The complexity arises when listeners transition from hearing isolated chords to perceiving this intricate network. Cecchetti grappled with several questions, such as: what mental processes allow listeners to connect seemingly unrelated chords into a coherent structure?; when do these cognitive operations occur during music perception?; and, how demanding are these operations?
“Luckily for us, we’re not alone in addressing these questions,” Cecchetti explains. “This is also a core concern of linguistics.”
Parallels with linguistics
In his work, Cecchetti drew parallels with linguistics, referring to the Dependency Locality Theory (DLT), which suggests that structural integration—connecting a word with a previous word—incurs a cognitive cost due to memory retrieval, which is impeded by the interference of intervening words, and to the expectations of what is yet to come in a sentence. Listeners must maintain such expectations in their mind until the expected target is finally encountered.
In music, Cecchetti envisions an algorithm that matches chord sequences with their structure, likening it to acomputational infrastructure involving a buffer and stack system. The buffer reads new events one by one, while the stack fills memory slots, resulting in increased memory storage costs. Eventually, when a match is possible between the buffer and the stack, structural integration occurs combining two partial structures into a bigger one.
While this analogy works at a formal level, “It is still unclear to what extent music and language behave in the same way,” he says.
Does music behave like language?
Cecchetti conducted three experiments to investigate the parallels between linguistics and music. In the first, which looked at syntactic representations, Cecchetti created chord progressions with their own syntactic structure. Listeners were exposed to a prime chord progression, followed by noise, and then a target chord progression. They were asked if the stem in the target was the same as the stem in the prime. Results showed a clear improvement in performance when the prime and target shared the same underlying structure, indicating that the structure of chord progression is represented in the minds of listeners, just like the structure of sentences is in language.
In his second experiment, incremental parsing, listeners would listen to a rhythm, and at some point, they were shown a short visual flash of light. Their task was to later report at what point in the rhythm the flash occurred. Mistakes about the placement of the flash were influenced by the cognitive cost of processing the structure of the rhythms.
Cecchetti then explored retrospective reanalysis in his third experiment, comparing expected "preferred interpretations" with unexpected "garden path" interpretations in ambiguous melodies. In this experiment, listeners would hear a piece of music and try to predict what would come next based on similar pieces of music they had heard before. Similarly to how readers are startled by the ambiguity halfway through a sentence like “When the band played the song pleased the customers”, listeners were shown to revise their interpretation of the ambiguous melodies in the experiment.
“The results of these experiments support the meaningfulness of a model of incremental syntactic processing for the real-time experience of listening to music,” Cecchetti explains, “and we can therefore move to build an algorithmic model similar to those that linguists have been developing for language.”

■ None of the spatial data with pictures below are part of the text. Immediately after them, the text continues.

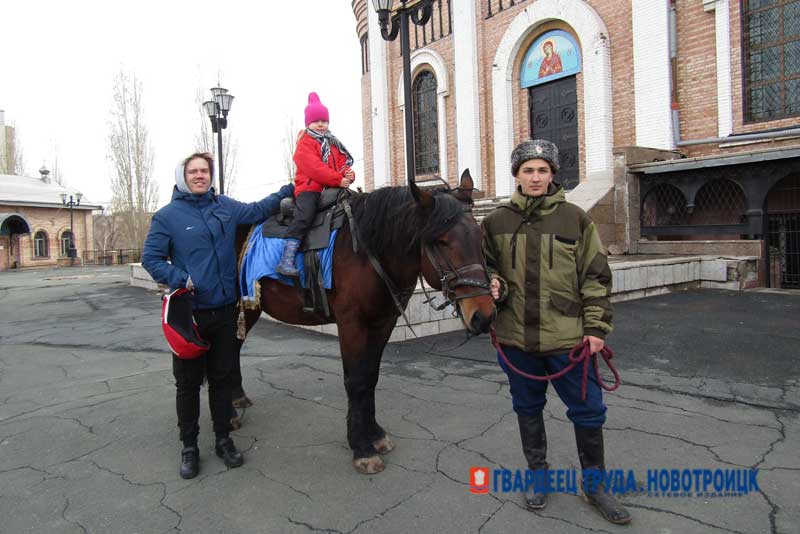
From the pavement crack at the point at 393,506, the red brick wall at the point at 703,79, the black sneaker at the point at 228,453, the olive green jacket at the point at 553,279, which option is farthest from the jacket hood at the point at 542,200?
the red brick wall at the point at 703,79

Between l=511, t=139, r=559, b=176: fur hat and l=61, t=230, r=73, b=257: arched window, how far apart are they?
42136 mm

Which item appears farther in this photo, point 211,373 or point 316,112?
point 316,112

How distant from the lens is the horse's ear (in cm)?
280

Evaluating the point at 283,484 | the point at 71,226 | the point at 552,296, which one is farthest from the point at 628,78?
the point at 71,226

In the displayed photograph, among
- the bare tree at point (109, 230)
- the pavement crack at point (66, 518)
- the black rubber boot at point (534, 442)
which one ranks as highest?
the bare tree at point (109, 230)

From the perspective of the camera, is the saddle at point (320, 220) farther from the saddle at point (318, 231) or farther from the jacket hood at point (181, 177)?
the jacket hood at point (181, 177)

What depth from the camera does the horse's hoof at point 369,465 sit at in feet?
10.2

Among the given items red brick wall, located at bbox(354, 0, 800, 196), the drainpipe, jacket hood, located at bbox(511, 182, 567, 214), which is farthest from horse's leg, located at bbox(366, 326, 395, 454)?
the drainpipe

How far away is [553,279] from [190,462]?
255 cm

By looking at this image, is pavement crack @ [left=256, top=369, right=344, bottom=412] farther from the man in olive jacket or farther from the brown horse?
the man in olive jacket

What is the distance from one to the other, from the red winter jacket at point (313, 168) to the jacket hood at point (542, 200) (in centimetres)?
148

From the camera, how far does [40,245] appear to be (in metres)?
35.1

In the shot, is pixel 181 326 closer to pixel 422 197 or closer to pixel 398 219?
pixel 398 219

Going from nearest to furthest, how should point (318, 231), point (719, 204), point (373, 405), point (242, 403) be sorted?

Going forward, the methodological challenge will be to come up with paradigms to allow listeners to listen to the stimuli more than once, and from a theoretical perspective, finding a way to characterize the interaction between the fully subconscious and automatic way of listening with more active ways of engaging with music: after all, music listening is more like a process of discovery than perceiving passively. According to Cecchetti, these conscious acts of discovery will need to be addressed in the future.
“For me, the most interesting thing of all of this is what comes next.”